Acara tersebut sebenarnya ajang tukar buku seperti yang biasa diadakan oleh komunitas tersebut hanya saja dengan konsep berbeda. Tujuannya untuk mempertemukan para pembaca juga membuat acara seru yang tidak hanya berbasis daring, tetapi juga kopi darat.
"Book Blind Date" merupakan satu dari banyaknya kegiatan komunitas buku untuk mengentaskan minat baca di Indonesia yang rendah. Sejak 2012, Indonesia ditakut-takuti survey yang menyatakan minat baca masyarakatnya rendah, lebih rendah dari India dan Thailand. Rata-rata lama membaca buku masyarakat Indonesia hanya 6 jam per minggu (Kompas 15/9/2015). Selain itu survey juga menunjukkan bahwa hanya 1 dari 1.000 orang di Indonesia yang memiliki minat baca serius dengan rata-rata kurang dari satu buku yang dibaca per tahun (UNESCO 2012).
Angka-angka tersebut sungguh memprihatinkan mengingat penerbit buku dan bentuk literasi lain di Indonesia begitu gencar menerbitkan buku. Gramedia Pustaka Utama, misalnya, bisa menerbitkan lebih dari 20 buku setiap bulan dalam beragam genre. Tapi adakah yang membaca buku-buku tersebut?
Masih Ada Harapan
Sebenarnya, acara-acara semacam "Book Blind Date" sudah banyak digalakkan. Entah dalam bentuk dan konsep apa pun, komunitas dan pegiat literasi selalu memiliki cara agar komunitas dan orang-orang di sekitarnya mengenal buku dengan sisipan tugas menyebarkan virus membaca. Tidak hanya komunitas. Beberapa waktu lalu, pagelaran bazar buku asal Malaysia, Big Bad Wolf Books, mampir ke Indonesia. Tujuan utama penyelenggaraan bazar buku impor dengan harga miring ini adalah menjual buku dengan harga murah untuk meningkatkan minat baca masyarakat Indonesia. Jangan lupakan Kuda Pustaka dan Perahu Pustaka yang dengan cuma-cuma memberikan akses membaca kepada masyarakat desa terpencil. Mulia betul.

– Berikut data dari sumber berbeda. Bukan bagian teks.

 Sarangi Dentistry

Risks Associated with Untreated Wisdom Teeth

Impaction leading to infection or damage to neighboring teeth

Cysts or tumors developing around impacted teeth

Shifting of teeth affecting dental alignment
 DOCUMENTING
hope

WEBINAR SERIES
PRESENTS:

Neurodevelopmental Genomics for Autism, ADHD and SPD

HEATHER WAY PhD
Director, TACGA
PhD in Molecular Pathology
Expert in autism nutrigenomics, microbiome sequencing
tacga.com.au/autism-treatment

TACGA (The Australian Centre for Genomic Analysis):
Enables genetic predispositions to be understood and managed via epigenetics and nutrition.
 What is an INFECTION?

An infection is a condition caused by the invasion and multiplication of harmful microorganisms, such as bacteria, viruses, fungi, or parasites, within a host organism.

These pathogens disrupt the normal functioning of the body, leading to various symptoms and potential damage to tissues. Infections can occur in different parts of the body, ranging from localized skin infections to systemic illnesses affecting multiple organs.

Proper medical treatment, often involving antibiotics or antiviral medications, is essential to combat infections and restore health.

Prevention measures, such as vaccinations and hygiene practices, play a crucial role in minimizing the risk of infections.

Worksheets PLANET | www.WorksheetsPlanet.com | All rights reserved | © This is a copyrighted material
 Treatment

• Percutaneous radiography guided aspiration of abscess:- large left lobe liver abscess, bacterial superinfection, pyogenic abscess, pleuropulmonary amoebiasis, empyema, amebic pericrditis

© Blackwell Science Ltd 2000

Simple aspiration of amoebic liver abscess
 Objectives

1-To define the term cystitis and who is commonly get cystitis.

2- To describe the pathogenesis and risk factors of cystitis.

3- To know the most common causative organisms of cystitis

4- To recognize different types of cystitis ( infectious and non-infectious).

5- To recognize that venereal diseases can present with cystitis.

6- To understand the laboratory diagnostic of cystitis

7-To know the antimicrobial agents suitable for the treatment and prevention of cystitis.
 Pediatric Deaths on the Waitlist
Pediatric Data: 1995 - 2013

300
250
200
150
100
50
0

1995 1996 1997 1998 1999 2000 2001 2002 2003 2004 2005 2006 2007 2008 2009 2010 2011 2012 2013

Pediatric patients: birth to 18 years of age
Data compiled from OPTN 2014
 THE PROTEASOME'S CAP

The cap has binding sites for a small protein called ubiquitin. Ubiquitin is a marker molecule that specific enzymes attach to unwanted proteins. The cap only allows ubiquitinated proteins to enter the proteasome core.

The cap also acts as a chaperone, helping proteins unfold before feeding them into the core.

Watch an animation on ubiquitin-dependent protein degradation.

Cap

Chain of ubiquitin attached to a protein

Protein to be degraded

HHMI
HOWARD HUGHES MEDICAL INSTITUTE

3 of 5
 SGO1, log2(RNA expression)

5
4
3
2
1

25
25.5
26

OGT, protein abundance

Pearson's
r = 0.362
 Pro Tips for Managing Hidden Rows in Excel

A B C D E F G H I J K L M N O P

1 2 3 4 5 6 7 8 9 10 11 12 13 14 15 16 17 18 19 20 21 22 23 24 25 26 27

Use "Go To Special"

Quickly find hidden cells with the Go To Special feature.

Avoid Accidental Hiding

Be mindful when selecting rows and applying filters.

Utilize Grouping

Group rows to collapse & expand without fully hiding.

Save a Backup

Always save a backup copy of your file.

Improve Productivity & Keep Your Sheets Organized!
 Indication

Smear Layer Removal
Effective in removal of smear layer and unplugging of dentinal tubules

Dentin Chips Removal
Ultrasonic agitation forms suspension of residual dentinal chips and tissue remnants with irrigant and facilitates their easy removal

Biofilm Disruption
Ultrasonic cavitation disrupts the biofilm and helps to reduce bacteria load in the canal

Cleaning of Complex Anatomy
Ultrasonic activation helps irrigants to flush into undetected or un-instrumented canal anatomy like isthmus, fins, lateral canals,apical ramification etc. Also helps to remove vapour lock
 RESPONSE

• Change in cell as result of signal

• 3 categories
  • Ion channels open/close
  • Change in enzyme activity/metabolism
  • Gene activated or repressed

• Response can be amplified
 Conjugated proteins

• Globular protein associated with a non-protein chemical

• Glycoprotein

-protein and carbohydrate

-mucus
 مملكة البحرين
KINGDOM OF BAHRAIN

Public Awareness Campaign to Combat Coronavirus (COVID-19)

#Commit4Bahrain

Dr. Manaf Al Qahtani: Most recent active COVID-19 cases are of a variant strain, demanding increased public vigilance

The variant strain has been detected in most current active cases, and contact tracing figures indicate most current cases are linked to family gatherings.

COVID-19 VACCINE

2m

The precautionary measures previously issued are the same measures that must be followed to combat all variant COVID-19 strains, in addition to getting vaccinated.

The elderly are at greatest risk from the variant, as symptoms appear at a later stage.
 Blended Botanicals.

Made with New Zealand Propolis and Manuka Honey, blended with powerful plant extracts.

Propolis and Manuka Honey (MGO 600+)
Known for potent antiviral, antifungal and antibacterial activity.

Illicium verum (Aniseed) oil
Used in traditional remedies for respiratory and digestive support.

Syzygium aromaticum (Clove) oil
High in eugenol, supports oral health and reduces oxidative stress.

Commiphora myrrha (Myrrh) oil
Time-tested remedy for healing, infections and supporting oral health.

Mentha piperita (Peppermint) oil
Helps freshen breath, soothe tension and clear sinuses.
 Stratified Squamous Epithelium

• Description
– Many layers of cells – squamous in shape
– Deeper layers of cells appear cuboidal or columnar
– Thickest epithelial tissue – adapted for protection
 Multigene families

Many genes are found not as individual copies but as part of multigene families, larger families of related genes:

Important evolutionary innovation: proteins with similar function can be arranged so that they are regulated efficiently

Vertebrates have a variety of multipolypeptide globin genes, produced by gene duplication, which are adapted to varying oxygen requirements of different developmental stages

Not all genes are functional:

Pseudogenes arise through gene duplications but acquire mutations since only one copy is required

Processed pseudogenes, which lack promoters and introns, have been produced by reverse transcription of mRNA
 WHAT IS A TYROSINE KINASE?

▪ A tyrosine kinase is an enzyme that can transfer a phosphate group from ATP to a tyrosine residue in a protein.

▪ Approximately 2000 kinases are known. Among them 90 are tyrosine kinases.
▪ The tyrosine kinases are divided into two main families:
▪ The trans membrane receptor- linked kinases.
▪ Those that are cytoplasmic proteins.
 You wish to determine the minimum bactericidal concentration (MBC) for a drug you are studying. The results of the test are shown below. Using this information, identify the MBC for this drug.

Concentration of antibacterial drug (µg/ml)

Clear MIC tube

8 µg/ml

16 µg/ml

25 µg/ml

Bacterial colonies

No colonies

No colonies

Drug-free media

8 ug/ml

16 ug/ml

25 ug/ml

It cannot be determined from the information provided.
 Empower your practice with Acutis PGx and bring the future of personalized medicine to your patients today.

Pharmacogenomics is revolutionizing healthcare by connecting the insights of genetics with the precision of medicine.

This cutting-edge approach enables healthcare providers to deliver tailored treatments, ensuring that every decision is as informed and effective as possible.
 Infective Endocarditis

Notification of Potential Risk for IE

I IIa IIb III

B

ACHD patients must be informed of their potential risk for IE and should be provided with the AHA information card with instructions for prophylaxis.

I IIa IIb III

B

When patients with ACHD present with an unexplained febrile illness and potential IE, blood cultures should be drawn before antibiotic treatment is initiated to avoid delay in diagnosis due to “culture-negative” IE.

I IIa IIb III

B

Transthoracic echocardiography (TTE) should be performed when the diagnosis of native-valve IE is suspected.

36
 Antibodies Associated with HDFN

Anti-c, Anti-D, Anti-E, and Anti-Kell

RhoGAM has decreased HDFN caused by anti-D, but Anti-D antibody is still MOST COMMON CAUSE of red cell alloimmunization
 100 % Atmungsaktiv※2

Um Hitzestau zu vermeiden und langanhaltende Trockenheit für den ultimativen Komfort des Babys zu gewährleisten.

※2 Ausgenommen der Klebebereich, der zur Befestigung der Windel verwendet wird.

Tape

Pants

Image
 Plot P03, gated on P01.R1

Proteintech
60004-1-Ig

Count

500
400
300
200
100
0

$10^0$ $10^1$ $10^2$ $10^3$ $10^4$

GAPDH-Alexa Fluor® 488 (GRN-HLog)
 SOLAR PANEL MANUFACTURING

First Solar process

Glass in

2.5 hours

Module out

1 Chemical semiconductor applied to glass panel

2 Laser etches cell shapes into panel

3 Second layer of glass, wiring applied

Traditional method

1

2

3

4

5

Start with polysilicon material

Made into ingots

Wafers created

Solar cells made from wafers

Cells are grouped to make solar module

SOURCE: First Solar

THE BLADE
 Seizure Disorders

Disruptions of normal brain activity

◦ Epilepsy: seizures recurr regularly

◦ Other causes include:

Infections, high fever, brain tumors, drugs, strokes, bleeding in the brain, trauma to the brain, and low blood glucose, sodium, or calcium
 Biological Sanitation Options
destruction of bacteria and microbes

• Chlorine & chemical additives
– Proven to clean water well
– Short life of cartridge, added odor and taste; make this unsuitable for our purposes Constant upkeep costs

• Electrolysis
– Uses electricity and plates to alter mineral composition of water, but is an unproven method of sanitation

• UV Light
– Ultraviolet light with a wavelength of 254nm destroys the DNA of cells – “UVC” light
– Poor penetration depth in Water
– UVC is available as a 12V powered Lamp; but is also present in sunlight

Bila dilihat dari berbagai macam cara yang dilakukan, membaca sebenarnya masih bisa digalakkan. Dengan pendekatan-pendekatan yang taktis, seperti berbagai macam acara dan bazar buku, diharapkan dapat menggaet masyarakat Indonesia mengenal buku dan mulai mencoba membaca. Setelah seperti itu, siapa yang tidak optimis kelak membaca menjadi budaya di Indonesia? Tentu saja itu berbanding lurus dengan minat membeli buku yang turut meningkat.
Selamat Hari Buku Nasional
Tunggu, saya sangsi Anda tahu bahwa setiap 17 Mei diperingati sebagai Hari Buku Nasional. Pada 1980, Menteri Pendidikan Nasional, Abdul Malik Fajar, meresmikan Perpustakaan Nasional dan pada saat yang sama mencanangkan tanggal tersebut sebagai Hari Buku Nasional. Ide awalnya datang dari segolongan pecinta buku dengan membawa panji-panji meningkatkan minat baca Indonesia dan angka jual buku.
Paradigma bahwa membaca itu mahal dan membosankan bisa diberantas dengan berbagai cara. Dan hari ini, yakinlah para pegiat buku masih terus melakukan terobosan agar membaca menjadi budaya yang mengilhami. Pemerintah sudah mencanangkan kegiatan 15 menit membaca sebelum beraktivitas. Selain itu, dengan derasnya arus teknologi informasi dan komunikasi, buku digital sudah mulai menjadi gaya hidup untuk para penggemar baca bermobilitas tinggi. Salah satu platform penyedia buku digital adalah SCOOP. Tidak hanya buku, terdapat pula majalah dan koran digital untuk dibaca kapan saja dan di mana saja. SCOOP juga mulai melakukan gerakan "15 menit membaca bersama SCOOP" untuk mendorong gerakan membaca nasional seperti yang dicanangkan Menteri Pendidikan dan Kebudayaan Indonesia, Anies Baswedan.